TD Waterhouse Wins Regulatory Backing, Sets Trading of Hong Kong

TD Waterhouse Group said Thursday that it received a green light from regulators to begin trading local securities in Hong Kong.

TD Waterhouse Hong Kong is to begin offering local securities in the fourth quarter, said Karen L. Buck, a senior vice president. In 1996 the unit of Toronto-Dominion Bank kicked off its brokerage presence in Hong Kong, selling North American securities to expatriate investors, Ms. Buck said.

Besides getting its license, TD Waterhouse has acquired a seat on the Hong Kong Stock Exchange from a local brokerage, Harvester Securities Co. The seat will give TD Waterhouse better access to Hong Kong stocks, Ms. Buck added.

And next year the brokerage plans to roll out on-line securities trading and the ability to buy stocks via cellular phone in Hong Kong, she added. The percentage of people in Hong Kong using Internet trading is "very small," Ms. Buck said, "but there is a large interest in cell phone trading."

TD Waterhouse has one Hong Kong branch and 25 employees, Ms. Buck said. It will hire 15 employees in the fall, she said, and may open additional offices eventually. Ms. Buck added that it has always been the company's model to "complement" electronic trading with a physical presence.

TD Waterhouse has 2.8 million customers worldwide and $1.13 billion of assets. It has offices in Canada, the United States, Britain, and Australia.

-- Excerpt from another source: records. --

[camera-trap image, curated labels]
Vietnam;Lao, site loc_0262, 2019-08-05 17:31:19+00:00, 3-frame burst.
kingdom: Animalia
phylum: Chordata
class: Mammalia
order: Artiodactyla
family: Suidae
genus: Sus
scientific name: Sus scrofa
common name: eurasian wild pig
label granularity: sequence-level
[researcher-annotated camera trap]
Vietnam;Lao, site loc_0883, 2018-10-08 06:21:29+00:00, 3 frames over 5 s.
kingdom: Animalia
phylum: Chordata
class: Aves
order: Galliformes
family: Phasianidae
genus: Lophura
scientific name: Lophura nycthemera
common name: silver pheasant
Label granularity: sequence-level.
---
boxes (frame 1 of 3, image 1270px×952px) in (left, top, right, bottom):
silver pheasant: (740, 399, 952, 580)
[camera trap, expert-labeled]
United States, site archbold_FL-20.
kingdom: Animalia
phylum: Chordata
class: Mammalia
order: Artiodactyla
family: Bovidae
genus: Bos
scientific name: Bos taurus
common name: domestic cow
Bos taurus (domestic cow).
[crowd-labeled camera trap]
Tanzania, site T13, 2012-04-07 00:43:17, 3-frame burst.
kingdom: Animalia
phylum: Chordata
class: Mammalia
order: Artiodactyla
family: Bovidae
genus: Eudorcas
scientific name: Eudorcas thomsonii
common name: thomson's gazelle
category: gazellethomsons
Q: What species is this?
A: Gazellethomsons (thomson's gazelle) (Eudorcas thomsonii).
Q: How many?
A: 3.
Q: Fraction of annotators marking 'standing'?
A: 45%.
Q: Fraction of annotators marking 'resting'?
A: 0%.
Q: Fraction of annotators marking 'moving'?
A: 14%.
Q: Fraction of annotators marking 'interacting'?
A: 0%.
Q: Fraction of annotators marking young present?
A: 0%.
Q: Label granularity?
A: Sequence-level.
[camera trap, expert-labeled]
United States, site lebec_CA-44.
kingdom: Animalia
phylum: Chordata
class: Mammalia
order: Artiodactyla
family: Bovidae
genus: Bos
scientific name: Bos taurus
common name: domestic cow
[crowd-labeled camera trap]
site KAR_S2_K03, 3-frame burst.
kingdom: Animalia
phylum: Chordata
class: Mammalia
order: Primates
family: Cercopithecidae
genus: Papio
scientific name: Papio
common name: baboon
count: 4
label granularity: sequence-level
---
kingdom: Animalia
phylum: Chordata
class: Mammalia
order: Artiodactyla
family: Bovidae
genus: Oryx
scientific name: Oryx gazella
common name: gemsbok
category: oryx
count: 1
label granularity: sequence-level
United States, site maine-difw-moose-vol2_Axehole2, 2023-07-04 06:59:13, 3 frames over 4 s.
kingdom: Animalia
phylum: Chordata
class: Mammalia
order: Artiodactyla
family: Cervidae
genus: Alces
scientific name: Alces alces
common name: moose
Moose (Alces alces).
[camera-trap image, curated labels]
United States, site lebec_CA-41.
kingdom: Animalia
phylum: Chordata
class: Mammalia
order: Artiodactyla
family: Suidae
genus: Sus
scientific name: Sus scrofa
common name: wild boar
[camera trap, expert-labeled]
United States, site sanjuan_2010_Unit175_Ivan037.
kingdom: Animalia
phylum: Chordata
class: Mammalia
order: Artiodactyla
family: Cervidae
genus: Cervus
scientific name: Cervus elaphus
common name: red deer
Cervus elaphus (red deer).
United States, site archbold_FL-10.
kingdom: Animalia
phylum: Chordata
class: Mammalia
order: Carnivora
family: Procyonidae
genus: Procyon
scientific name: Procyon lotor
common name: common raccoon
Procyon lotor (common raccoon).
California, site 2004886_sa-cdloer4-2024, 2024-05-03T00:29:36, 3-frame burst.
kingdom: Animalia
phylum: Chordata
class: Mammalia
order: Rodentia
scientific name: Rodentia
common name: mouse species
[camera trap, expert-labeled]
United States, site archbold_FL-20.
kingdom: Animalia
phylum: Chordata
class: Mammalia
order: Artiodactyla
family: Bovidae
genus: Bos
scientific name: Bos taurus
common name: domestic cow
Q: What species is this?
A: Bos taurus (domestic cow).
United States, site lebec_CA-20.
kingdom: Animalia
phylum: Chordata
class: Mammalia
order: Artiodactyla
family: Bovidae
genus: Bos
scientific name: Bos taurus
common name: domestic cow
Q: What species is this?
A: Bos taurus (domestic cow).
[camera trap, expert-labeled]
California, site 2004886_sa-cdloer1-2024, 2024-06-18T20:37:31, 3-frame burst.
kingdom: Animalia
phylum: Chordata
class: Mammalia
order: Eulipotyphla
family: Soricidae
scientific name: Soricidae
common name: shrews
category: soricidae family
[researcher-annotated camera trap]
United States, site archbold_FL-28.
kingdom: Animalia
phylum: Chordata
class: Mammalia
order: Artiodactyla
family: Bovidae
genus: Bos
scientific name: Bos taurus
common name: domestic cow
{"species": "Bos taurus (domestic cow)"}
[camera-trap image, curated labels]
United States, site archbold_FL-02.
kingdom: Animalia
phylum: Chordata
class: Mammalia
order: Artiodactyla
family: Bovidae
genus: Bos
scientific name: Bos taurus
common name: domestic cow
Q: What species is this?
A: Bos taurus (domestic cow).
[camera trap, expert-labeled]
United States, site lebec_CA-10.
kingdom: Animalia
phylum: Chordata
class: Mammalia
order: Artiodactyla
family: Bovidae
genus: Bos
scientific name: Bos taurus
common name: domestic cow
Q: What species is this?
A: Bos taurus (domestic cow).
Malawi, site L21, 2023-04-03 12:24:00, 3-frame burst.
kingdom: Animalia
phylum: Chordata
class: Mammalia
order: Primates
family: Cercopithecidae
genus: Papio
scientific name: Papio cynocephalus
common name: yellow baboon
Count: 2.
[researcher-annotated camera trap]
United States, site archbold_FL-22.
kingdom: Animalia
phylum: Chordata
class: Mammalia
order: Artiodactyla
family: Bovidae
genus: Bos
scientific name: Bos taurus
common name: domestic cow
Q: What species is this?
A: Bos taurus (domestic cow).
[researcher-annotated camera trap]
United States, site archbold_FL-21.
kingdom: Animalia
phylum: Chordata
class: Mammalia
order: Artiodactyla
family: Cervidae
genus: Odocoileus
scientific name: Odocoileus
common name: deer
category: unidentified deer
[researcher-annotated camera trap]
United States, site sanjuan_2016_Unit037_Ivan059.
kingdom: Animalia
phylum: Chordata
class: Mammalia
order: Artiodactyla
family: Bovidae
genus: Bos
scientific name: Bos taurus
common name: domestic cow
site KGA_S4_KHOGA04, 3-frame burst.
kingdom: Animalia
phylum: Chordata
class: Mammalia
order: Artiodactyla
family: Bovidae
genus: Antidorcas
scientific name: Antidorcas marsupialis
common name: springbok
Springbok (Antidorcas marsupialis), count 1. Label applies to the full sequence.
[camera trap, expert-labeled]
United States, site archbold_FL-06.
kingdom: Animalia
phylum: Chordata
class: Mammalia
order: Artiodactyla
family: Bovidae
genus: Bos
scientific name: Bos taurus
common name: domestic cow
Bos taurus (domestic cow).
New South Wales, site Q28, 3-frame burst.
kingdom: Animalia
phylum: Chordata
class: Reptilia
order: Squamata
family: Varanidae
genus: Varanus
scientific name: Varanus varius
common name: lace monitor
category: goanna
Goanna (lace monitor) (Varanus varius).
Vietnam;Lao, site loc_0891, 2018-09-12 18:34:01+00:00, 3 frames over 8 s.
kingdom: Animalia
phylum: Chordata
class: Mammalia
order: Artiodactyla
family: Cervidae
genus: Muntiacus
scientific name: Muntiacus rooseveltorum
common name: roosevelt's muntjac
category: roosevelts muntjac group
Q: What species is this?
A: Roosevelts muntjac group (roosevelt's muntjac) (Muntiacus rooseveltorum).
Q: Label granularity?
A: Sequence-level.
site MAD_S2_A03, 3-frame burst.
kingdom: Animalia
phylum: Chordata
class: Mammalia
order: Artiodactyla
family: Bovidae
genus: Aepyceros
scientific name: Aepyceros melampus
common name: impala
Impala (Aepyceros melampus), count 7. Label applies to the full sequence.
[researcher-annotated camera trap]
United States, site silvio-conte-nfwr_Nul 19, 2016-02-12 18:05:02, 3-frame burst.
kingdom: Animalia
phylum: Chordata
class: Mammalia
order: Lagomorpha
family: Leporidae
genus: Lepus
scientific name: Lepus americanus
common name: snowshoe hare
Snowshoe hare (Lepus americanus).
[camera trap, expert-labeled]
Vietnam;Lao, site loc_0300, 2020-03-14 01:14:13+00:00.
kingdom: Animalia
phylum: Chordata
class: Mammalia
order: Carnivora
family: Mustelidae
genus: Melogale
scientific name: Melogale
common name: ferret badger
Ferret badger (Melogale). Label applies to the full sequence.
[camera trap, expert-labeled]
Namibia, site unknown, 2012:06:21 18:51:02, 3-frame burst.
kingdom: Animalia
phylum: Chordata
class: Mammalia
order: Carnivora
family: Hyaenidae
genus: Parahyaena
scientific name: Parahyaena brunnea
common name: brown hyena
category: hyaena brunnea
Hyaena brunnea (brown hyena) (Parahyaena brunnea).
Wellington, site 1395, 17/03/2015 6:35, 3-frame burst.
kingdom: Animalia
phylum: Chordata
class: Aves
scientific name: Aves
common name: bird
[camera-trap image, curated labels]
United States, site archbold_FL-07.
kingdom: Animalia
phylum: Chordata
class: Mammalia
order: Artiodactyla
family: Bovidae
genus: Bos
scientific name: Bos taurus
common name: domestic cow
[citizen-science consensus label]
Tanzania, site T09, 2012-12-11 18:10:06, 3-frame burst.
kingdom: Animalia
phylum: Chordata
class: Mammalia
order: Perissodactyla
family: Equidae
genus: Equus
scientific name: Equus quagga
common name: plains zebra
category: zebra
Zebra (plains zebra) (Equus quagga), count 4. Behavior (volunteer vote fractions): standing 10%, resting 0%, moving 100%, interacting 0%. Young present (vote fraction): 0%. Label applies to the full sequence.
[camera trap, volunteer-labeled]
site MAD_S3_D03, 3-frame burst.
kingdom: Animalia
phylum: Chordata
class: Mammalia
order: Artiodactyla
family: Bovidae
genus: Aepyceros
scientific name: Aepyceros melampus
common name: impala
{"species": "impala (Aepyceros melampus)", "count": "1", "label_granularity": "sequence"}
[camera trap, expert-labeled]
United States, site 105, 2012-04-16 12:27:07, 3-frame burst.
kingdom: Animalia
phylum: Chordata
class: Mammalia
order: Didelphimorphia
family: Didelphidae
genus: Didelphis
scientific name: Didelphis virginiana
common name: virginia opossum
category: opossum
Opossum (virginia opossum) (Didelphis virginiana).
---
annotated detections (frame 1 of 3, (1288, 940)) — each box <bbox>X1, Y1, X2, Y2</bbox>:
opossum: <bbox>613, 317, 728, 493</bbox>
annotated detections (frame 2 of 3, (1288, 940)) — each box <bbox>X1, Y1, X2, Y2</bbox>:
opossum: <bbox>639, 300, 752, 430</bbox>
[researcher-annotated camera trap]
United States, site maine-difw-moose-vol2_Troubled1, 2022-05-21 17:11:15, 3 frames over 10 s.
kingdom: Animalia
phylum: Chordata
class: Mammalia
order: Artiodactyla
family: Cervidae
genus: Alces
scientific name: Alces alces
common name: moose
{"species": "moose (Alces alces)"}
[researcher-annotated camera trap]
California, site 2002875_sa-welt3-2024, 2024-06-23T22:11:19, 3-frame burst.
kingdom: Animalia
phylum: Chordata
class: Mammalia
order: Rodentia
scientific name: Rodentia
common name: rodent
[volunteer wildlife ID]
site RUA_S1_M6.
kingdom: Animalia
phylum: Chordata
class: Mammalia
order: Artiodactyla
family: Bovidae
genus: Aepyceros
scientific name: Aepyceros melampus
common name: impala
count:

"It's very hard to build a presence in Hong Kong without trading local securities," said Bill Burnham, an e-commerce analyst at Credit Suisse First Boston in San Francisco.

But TD Waterhouse has some competition in that part of Asia from the discount brokerage giant Charles Schwab Corp., Mr. Burnham said. Schwab expects to roll out trading in local securities early next year, said a company spokesman.